▸ STATED GOAL: Please copy out everything from the line containing "From the camera, how far away does" down to the line containing "235 centimetres", both of those lines included, with no character changed.

— Start of RECORD LIST —

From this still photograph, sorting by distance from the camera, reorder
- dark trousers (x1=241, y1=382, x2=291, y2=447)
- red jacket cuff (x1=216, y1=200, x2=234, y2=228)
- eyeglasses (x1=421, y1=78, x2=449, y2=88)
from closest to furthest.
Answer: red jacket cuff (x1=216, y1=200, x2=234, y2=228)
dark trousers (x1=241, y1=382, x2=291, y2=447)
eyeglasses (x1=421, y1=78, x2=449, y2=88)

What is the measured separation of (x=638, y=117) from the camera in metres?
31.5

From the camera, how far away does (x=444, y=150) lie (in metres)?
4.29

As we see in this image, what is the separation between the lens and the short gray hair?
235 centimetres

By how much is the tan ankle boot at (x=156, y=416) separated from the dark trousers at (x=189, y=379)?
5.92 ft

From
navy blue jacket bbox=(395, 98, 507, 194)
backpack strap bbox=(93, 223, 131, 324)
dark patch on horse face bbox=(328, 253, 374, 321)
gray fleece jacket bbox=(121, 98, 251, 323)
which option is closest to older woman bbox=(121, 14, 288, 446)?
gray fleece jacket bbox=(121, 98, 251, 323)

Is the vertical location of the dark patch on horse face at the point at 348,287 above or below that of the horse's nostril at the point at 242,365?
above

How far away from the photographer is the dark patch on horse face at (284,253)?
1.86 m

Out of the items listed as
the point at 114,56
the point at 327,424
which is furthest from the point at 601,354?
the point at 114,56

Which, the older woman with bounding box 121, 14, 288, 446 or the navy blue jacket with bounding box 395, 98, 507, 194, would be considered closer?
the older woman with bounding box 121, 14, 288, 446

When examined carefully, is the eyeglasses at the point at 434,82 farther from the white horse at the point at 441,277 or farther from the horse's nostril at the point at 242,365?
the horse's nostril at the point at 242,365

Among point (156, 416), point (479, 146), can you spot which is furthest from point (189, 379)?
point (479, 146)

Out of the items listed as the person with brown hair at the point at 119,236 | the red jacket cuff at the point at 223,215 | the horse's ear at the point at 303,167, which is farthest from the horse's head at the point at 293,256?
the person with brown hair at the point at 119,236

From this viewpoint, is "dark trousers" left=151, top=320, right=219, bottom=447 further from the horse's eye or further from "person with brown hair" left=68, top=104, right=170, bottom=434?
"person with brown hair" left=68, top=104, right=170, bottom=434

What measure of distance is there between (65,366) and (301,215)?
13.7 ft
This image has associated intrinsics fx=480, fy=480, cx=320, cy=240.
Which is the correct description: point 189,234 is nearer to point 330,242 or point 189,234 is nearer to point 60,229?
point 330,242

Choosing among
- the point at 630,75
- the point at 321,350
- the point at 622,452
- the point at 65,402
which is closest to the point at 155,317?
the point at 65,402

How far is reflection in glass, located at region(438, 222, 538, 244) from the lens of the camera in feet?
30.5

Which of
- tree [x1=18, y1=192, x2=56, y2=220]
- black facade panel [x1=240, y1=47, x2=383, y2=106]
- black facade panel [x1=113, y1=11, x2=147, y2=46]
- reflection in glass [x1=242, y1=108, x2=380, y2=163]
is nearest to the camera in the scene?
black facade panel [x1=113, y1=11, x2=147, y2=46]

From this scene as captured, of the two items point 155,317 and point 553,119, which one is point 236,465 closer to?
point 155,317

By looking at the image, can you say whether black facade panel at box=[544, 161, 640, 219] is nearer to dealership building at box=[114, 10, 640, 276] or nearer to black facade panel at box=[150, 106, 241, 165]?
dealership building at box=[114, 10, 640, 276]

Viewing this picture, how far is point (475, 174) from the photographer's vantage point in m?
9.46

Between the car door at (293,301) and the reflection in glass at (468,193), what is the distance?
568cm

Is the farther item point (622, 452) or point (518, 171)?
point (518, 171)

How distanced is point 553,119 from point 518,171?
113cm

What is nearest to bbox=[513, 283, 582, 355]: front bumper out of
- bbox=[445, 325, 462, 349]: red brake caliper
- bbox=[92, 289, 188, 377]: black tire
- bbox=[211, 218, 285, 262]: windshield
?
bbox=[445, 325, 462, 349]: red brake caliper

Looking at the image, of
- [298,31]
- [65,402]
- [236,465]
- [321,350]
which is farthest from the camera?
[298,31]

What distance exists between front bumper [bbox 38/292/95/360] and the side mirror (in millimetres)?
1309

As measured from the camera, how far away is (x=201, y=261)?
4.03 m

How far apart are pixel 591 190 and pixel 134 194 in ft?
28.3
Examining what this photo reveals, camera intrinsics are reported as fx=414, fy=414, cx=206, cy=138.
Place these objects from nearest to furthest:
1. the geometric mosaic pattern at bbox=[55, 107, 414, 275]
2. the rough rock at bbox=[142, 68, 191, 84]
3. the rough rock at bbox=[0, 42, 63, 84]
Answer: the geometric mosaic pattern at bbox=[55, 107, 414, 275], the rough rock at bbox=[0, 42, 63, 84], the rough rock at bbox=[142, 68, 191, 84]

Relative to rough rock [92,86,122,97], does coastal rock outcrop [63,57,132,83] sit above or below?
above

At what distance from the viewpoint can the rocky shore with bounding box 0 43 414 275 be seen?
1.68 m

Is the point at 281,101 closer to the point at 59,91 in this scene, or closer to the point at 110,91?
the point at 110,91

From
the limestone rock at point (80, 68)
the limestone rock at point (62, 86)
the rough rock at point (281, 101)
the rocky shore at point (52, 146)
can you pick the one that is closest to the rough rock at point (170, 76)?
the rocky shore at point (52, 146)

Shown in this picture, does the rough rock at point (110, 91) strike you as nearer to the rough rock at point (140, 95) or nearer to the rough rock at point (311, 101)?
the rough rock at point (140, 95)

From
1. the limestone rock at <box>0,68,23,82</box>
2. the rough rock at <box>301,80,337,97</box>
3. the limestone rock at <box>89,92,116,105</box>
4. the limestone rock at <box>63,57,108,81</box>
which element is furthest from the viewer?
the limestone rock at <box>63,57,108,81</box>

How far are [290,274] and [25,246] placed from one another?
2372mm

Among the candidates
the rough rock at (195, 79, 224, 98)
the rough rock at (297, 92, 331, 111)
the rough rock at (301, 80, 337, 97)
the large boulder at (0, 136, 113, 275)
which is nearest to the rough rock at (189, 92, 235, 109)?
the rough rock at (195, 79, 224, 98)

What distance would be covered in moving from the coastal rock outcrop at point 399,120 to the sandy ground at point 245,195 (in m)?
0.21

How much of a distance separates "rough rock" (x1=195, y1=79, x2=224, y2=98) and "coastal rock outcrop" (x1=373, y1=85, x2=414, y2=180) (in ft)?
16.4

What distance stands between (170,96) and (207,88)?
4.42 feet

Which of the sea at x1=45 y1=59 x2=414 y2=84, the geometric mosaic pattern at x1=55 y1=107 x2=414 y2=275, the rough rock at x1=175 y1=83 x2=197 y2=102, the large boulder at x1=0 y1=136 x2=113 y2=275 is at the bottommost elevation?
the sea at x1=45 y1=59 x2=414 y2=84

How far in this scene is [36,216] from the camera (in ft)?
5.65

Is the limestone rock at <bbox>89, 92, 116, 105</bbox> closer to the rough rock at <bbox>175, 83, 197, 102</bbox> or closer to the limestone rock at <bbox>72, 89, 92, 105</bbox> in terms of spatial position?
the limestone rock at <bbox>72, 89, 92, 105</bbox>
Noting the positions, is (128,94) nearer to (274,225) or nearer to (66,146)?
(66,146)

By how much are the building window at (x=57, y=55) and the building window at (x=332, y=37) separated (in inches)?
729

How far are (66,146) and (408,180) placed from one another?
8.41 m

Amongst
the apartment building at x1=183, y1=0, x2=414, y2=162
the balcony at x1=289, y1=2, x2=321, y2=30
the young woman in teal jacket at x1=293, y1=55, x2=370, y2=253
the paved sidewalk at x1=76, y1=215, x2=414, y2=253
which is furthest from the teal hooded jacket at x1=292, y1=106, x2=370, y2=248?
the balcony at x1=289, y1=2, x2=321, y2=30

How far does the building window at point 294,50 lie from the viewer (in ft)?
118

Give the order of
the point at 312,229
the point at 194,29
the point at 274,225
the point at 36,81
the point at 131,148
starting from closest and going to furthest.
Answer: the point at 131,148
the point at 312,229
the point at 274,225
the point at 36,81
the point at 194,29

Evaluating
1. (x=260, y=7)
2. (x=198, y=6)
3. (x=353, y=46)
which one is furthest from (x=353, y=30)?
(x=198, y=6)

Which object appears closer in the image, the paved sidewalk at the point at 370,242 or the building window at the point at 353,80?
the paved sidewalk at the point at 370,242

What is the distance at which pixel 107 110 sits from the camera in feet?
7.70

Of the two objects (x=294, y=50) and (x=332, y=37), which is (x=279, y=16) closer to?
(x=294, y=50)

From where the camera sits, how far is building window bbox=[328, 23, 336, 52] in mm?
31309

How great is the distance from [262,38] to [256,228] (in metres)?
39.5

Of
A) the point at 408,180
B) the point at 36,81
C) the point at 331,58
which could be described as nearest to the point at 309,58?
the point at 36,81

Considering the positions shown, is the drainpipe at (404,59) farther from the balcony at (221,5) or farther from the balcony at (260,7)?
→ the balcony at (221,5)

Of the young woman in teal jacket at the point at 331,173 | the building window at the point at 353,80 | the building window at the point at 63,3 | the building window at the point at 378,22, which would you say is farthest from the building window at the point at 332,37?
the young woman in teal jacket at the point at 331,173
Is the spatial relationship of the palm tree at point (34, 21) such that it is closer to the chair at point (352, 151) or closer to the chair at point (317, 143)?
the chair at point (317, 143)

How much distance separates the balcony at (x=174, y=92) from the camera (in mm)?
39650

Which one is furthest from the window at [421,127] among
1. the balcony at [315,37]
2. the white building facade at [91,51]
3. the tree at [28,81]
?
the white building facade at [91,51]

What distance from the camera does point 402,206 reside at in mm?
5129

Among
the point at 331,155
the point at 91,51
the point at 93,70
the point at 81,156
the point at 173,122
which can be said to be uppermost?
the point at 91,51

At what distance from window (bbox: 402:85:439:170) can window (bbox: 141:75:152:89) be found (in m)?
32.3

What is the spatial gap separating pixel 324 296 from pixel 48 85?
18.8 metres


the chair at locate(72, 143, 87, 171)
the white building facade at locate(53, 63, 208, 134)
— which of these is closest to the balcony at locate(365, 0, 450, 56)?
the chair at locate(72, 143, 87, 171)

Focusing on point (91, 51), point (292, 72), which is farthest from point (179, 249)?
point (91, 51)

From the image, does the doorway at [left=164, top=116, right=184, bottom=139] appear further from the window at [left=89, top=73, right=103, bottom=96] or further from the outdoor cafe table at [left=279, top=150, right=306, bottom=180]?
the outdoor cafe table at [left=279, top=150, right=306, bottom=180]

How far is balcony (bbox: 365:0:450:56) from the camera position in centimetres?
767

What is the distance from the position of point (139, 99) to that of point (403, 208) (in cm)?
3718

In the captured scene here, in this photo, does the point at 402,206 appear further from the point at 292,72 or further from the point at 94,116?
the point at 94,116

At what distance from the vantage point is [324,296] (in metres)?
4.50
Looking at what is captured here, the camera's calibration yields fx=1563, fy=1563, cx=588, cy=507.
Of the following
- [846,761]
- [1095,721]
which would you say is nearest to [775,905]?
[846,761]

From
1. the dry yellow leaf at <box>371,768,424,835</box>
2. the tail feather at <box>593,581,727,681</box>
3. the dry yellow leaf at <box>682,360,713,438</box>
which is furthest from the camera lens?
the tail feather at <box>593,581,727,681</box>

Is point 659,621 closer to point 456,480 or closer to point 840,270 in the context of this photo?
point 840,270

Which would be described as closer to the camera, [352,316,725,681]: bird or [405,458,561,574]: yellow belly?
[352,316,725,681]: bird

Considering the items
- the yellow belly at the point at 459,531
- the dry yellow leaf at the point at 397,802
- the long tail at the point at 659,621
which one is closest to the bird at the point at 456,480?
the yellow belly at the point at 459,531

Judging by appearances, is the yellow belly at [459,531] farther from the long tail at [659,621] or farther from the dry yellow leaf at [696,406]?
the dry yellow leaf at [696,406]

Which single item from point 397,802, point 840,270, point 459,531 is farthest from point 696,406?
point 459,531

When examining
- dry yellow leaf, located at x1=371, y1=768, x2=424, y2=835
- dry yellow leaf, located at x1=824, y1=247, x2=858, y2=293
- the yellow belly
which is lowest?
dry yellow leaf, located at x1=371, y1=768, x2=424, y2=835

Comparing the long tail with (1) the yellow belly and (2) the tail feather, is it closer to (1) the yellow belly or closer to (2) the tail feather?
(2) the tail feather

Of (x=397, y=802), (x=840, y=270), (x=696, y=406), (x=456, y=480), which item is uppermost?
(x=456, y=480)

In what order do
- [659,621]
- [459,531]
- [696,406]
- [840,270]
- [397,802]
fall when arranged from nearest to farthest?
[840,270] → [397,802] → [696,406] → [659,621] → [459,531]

— End of RECORD LIST —

▸ THE OUTPUT:
From the camera, how far away does (x=444, y=150) lie (in metres)?
4.29

As we see in this image, what is the separation between the lens and the short gray hair?
235 centimetres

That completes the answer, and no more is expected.